How does Twenty’s self-hosted deployment affect webhook reliability and real-time sync compared to cloud instances?

Self-hosted instances give you direct control over rate limits, logging, and firewall rules, allowing you to optimize webhook delivery for your infrastructure, while cloud instances handle scaling and uptime automatically but with less granular control. The API capabilities are identical between both models, so the trade-off is operational control versus managed reliability—self-hosted requires more monitoring but offers customization for high-throughput webhook scenarios.

What’s the practical difference between using Twenty’s marketplace integrations versus building custom connectors through the API for legacy systems?

Marketplace integrations are pre-built, vendor-maintained connectors that work out-of-the-box but may not fit niche workflows, while custom API connectors require development effort but adapt to your specific business logic. Since Twenty’s open-source model means you’re not locked into vendor-controlled integrations, building custom connectors is viable if your legacy system isn’t in the marketplace—the API architecture is flexible enough to fill gaps that native connectors don’t cover.

How should I architect error handling and retry logic when building webhook integrations between Twenty and critical business systems?
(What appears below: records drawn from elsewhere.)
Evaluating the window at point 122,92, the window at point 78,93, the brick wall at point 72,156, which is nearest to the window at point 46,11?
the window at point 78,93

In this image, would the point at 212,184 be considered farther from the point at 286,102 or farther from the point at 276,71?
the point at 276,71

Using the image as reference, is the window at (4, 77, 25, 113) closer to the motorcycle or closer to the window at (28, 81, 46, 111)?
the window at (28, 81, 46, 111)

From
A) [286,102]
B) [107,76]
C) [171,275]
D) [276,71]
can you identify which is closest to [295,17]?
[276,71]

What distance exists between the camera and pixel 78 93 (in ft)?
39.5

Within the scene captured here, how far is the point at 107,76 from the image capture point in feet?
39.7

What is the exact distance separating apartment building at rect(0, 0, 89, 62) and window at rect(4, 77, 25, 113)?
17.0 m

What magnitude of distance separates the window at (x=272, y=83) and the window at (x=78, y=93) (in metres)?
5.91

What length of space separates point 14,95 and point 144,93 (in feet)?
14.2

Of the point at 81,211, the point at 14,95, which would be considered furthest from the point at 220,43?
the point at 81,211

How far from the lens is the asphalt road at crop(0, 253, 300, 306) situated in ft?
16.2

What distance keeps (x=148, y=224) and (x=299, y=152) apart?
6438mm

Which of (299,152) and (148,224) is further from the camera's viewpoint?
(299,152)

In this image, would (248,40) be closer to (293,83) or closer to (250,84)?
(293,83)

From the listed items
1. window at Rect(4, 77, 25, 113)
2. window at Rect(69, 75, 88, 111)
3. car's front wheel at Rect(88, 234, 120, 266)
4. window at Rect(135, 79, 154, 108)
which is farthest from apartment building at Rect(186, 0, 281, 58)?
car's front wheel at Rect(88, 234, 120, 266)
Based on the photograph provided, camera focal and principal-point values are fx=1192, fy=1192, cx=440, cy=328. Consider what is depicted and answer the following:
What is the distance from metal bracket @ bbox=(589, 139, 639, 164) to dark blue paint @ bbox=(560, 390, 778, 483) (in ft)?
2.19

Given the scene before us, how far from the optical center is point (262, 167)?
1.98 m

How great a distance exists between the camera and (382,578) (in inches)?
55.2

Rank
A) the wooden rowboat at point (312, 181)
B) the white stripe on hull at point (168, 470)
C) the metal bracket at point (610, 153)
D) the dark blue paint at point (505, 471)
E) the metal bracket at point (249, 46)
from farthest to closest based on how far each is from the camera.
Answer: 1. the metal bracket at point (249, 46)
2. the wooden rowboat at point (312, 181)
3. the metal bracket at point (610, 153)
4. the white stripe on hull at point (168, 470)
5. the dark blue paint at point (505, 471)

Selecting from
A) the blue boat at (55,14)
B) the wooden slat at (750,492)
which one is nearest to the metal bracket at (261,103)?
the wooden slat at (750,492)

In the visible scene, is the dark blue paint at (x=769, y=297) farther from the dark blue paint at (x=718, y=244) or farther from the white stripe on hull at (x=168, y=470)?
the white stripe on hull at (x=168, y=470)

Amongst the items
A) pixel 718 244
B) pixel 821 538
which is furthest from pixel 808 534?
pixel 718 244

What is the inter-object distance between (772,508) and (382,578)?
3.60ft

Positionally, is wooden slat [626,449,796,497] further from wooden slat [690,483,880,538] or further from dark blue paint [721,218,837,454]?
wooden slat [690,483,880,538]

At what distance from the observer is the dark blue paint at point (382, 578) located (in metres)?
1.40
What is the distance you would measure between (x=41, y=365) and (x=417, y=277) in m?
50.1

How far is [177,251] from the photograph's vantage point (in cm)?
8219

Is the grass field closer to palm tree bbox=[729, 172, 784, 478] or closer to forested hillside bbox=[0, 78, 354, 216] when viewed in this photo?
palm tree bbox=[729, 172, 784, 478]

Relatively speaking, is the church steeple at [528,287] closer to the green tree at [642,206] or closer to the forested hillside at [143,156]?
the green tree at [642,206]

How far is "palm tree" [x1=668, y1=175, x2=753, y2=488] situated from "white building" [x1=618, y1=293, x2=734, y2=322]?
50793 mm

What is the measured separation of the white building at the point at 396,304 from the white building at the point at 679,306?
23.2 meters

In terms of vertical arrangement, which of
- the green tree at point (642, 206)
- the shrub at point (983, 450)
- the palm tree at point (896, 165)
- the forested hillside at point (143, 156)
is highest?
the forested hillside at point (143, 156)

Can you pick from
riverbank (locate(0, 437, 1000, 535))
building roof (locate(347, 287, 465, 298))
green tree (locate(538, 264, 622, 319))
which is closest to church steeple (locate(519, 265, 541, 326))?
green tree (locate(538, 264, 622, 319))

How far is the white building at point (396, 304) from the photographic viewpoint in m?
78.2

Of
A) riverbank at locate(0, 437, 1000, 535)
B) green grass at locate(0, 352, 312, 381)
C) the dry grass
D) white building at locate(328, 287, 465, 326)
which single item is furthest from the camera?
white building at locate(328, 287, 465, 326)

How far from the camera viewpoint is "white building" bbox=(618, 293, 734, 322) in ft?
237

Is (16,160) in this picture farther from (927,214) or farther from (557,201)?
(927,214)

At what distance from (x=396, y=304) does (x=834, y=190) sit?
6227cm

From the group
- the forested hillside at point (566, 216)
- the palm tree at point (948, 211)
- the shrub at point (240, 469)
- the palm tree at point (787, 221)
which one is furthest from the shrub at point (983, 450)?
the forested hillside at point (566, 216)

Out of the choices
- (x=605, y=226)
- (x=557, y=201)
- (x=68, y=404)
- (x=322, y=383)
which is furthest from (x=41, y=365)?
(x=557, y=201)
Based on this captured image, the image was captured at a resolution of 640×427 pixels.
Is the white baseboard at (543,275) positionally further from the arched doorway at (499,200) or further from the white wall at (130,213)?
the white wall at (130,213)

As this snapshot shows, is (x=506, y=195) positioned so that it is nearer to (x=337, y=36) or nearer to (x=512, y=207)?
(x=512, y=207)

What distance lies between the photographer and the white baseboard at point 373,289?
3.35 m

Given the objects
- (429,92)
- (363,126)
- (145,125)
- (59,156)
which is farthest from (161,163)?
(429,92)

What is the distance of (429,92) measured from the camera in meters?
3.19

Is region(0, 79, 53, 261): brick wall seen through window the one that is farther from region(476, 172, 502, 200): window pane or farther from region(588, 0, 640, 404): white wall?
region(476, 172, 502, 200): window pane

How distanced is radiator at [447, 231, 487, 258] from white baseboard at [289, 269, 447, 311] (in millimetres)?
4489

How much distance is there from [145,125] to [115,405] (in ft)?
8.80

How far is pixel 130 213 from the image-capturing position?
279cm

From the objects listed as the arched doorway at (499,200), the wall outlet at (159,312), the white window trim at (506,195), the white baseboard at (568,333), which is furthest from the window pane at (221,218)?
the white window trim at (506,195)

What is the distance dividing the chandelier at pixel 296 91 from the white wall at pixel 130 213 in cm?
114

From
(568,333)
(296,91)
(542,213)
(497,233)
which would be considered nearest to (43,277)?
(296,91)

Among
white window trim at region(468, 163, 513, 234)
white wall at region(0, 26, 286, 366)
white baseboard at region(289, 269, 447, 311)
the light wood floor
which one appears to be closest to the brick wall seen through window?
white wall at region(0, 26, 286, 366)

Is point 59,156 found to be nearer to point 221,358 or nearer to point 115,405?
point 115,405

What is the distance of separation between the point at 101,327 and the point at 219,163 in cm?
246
The search results indicate that implementing error handling and retry logic is a critical step in the integration readiness checklist, though specific architectural patterns aren’t detailed. Based on webhook best practices, you should implement exponential backoff for failed webhook deliveries, store failed payloads for manual replay, and monitor webhook delivery rates to catch integration failures before they impact your data sync. TaskRhino consulting can help design fault-tolerant webhook architectures specific to your system dependencies.
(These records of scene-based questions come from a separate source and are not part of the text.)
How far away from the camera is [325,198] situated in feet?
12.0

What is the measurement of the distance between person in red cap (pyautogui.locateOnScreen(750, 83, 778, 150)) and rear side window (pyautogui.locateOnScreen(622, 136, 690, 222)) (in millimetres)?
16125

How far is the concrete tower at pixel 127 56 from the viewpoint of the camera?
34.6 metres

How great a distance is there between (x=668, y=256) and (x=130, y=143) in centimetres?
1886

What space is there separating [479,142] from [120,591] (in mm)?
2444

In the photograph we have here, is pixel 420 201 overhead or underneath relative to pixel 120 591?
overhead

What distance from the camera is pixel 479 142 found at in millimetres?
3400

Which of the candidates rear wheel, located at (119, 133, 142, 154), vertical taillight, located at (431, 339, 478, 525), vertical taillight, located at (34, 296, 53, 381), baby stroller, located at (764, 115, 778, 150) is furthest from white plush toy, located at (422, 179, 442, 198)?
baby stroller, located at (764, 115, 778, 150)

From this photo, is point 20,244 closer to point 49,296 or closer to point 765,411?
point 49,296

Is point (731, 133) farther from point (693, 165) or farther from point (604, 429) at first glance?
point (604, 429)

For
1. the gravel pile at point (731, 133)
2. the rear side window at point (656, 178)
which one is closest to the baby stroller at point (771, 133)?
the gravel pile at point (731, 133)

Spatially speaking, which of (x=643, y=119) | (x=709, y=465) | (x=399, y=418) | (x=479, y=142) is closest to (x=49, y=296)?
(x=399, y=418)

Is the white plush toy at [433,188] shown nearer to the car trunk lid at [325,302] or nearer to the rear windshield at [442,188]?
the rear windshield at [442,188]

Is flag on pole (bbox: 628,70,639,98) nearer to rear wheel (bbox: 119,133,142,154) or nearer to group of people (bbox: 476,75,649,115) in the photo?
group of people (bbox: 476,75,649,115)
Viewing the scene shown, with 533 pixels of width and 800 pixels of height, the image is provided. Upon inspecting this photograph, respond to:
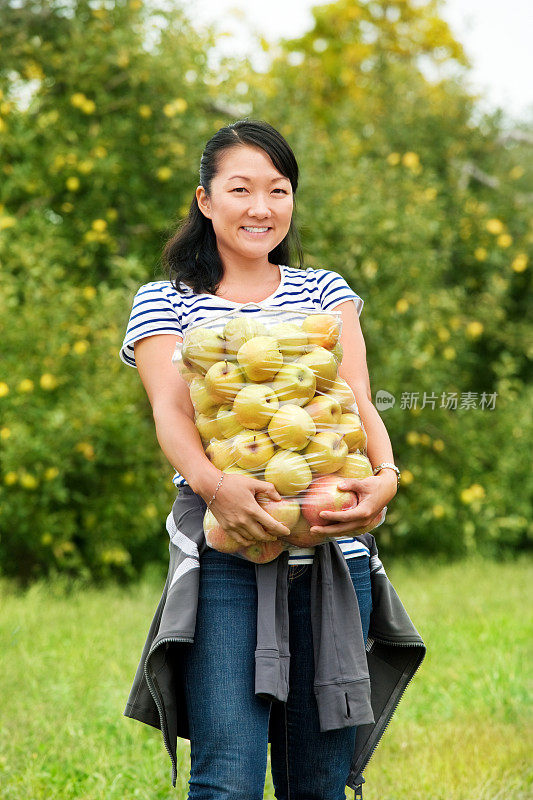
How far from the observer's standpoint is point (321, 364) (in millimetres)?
Result: 1943

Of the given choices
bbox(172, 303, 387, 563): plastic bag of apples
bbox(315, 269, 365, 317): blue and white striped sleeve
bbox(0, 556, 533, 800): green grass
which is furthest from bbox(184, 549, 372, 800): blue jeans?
bbox(0, 556, 533, 800): green grass

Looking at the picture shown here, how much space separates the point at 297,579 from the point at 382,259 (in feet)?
14.7

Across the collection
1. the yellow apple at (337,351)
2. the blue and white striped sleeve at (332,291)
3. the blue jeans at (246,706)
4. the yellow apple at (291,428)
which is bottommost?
the blue jeans at (246,706)

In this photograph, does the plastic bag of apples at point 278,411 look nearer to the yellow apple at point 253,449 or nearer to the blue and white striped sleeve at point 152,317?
the yellow apple at point 253,449

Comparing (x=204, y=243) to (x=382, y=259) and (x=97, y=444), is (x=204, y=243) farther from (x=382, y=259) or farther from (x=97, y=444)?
(x=382, y=259)

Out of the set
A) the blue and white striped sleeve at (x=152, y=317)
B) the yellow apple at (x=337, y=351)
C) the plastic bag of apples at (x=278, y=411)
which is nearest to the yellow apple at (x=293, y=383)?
the plastic bag of apples at (x=278, y=411)

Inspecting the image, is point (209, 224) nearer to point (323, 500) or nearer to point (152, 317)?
point (152, 317)

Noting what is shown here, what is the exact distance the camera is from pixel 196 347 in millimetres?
1945

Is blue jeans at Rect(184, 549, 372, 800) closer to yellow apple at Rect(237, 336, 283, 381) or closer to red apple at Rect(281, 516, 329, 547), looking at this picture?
red apple at Rect(281, 516, 329, 547)

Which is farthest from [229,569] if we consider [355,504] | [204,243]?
[204,243]

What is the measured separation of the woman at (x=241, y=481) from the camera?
6.29 ft

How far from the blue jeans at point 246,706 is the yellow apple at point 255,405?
303 mm

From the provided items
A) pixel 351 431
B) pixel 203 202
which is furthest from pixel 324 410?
pixel 203 202

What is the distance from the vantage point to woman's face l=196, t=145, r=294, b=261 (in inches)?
86.4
Why would a technical team choose Twenty’s custom object model over Salesforce’s rigid schema for a specialized use case like conference management?

Twenty lets you create custom objects from scratch—like a conference object with nested attendee relationships—without adapting your business logic to Salesforce’s predefined schemas. This flexibility means you define the data model around your business needs rather than forcing your workflows into Salesforce’s standard objects, reducing the need for workarounds and custom fields that bloat your metadata.

What’s the total integration effort difference between Salesforce’s professional services model and Twenty’s developer-first approach for building a connected CRM?

Salesforce typically requires outsourcing integration work to certified partners and professional services, adding significant cost and vendor lock-in, while Twenty’s open-source, developer-first model lets you build integrations in-house or with independent developers. For teams with technical resources, Twenty’s approach eliminates the “Salesforce Ecosystem Trusted Partners” markup and gives you ownership of your integration code, though it requires upfront engineering investment rather than outsourced implementation.